Human beings have a strange habit of trusting other humans, even when the trust isn’t warranted. Everywhere in mainstream media, statistics are used and misused to convey an agenda. All too often, people ignore the agenda and buy into this engineered information.
To be successful, both in life and in trading, a person must move beyond this behavior. You need to be a skeptic. You can’t put blind faith into a system that doesn’t make its agenda clear. You probably shouldn’t trust it even if the agenda does seem clear. This is just as true when considering pollsters like Frank Luntz as it is when listening to the sales pitches of discretionary traders on Wall Street.

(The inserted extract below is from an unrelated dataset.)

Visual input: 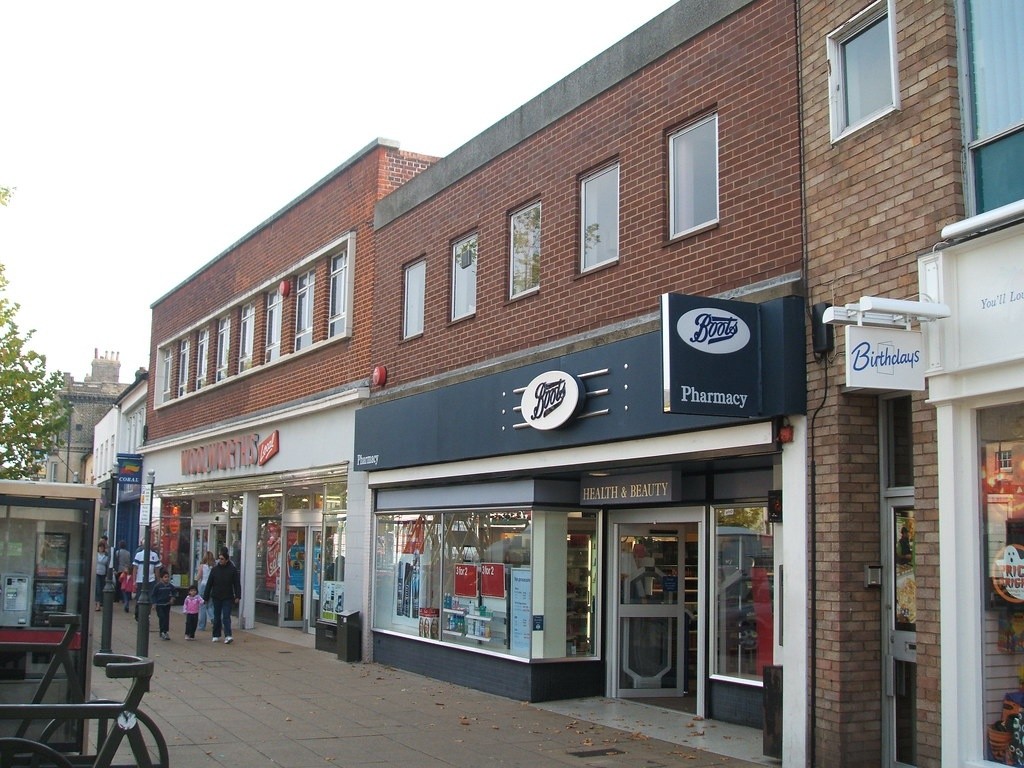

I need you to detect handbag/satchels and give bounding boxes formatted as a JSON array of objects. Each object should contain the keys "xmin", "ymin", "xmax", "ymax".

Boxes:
[{"xmin": 114, "ymin": 550, "xmax": 120, "ymax": 571}]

In today’s episode Michael Covel discusses the biases we have as human beings that lead us to poor investing decisions. Most notably, it is a bias that prevents us from trusting algorithmic trading, even when a human alternative is demonstrably worse. Through entertaining and insightful clips, Michael demonstrates why algorithms deserve our trust: their accountability and their ability to be back tested through different market conditions.
The episode is full of interesting sound clips and passages from bright minds such as Penn Jillette, Leda Braga, Daniel Dennett, Lasse Pedersen, and David Harding.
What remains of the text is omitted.